The ads showed that the Galaxy phones were suitable for use in the pool and in the sea. The company now says submerging the phones could corrode the charging port. Samsung has to pay a hefty fine of AU$14 million (~$9.7 million) for multiple misleading marketing campaigns. According to a press release issued by the Australian Competition & Consumer Commission (ACCC), Samsung has admitted to making false claims about the water-resistance of the Galaxy S7, S7 Edge, A5 (2017), A7 (2017), S8, S8 Plus, and Note 8.
In Australia, the business must now pay a $9.7 million punishment. At Android Authority, Adamya works as an editor. She considers herself to be a nomad at heart despite residing in New Delhi, India. She spent many years working as a national news producer and television anchor before discovering her passion for technology reporting. Since then, she hasn’t looked back. She has a major streaming addiction, is a beagle mom, and enjoys cooking in her spare time in addition to her love of everything computer. For running false advertisements about seven phones, Samsung was fined $9.7 million in Australia.

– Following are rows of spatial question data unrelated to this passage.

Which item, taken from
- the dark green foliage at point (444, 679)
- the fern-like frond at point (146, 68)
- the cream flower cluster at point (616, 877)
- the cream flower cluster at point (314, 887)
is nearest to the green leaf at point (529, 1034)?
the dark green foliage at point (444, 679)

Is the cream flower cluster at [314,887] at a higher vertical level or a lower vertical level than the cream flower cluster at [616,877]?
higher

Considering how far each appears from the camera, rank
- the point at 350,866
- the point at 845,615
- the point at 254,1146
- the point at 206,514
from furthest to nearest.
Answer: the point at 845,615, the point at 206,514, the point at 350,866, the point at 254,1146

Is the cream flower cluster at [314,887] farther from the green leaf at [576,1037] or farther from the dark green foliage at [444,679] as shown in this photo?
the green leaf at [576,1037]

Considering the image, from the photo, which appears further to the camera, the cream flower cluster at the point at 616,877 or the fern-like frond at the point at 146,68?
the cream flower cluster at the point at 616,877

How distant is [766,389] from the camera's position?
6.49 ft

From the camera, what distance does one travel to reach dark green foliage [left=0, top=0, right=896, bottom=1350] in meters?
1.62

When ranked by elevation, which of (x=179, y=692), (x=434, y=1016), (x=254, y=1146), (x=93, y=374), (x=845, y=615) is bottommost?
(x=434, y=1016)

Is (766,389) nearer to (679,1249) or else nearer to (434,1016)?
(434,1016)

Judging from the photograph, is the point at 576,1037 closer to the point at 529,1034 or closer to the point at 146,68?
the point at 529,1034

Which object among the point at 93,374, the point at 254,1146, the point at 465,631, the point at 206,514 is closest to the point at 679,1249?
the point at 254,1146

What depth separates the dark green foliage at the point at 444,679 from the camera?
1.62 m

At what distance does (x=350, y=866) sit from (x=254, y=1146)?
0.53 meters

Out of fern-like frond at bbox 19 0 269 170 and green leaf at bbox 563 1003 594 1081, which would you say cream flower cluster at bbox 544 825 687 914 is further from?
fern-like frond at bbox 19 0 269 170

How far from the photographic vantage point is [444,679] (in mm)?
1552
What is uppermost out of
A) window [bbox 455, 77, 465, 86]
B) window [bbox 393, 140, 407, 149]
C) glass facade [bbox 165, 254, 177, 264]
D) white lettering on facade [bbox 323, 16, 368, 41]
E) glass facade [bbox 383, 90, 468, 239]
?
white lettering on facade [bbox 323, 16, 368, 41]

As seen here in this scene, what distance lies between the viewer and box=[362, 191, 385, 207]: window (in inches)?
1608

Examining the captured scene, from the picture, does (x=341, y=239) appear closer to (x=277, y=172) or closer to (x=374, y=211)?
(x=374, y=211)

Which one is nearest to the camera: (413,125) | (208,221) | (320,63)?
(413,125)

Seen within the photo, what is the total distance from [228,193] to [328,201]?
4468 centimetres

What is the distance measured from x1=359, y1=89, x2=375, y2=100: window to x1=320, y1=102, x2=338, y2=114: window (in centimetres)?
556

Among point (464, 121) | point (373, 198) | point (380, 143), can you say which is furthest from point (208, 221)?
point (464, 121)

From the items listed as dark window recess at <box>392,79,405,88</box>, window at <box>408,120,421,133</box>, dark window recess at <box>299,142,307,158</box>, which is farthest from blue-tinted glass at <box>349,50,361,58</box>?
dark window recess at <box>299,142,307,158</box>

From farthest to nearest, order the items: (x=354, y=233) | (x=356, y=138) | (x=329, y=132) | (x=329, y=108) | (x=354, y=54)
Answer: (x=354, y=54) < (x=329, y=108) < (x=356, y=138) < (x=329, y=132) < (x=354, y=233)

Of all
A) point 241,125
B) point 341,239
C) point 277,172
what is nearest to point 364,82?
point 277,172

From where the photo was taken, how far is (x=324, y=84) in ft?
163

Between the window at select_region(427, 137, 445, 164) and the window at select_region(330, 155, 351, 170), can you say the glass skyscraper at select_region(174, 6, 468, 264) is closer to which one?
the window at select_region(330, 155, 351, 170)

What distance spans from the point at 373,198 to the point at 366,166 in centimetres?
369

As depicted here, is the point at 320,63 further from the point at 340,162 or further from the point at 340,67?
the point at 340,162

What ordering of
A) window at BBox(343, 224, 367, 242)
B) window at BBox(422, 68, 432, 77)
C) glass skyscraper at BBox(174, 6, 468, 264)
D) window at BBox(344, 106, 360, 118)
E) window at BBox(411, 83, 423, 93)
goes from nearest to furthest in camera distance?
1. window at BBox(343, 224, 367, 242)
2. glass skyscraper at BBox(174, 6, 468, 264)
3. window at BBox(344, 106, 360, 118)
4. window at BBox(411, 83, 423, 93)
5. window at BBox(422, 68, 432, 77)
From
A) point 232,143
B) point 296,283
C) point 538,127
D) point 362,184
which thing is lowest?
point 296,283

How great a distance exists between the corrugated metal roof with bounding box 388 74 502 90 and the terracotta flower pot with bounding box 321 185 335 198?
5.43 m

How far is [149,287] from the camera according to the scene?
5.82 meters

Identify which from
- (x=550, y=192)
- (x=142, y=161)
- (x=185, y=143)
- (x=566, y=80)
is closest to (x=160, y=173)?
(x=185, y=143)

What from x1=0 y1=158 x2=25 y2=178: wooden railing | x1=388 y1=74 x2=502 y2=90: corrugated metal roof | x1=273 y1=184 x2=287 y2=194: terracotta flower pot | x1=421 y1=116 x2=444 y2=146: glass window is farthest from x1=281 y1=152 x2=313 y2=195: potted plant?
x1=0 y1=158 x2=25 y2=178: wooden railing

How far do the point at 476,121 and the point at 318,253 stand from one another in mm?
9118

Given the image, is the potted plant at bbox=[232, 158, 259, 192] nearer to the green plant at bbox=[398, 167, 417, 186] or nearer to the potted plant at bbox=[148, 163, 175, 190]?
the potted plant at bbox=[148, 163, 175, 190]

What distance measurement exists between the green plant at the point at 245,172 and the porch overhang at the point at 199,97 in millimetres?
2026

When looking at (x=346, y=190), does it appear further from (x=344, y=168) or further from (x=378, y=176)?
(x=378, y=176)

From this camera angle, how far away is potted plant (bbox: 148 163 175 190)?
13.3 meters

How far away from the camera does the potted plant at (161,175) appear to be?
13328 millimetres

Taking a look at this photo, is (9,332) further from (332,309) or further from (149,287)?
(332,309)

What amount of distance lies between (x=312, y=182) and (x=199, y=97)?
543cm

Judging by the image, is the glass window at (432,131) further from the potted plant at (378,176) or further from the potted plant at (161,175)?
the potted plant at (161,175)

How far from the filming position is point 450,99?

The ACCC notes that Samsung published nine misleading ads between March 2016 and October 2018, showing that the phones were suitable for use in pools and seawater. These campaigns ran across Facebook, Twitter, Instagram, the company’s own website, and stores. Samsung Australia has now acknowledged that if the aforementioned Galaxy phones are submerged in a pool or seawater, the charging port could become corroded and stop working.
“Samsung Australia’s water-resistance claims promoted an important selling point for these Galaxy phones. Many consumers who purchased a Galaxy phone may have been exposed to the misleading ads before they made their decision to purchase a new phone,” ACCC Chair, Gina Cass-Gottlieb, noted in the press release. The watchdog reviewed hundreds of complaints from consumers who claimed they had issues with their phones after water use. In some cases, the devices stopped working entirely. This penalty is a strong reminder to businesses that all product claims must be substantiated,” said Cass-Gottlieb.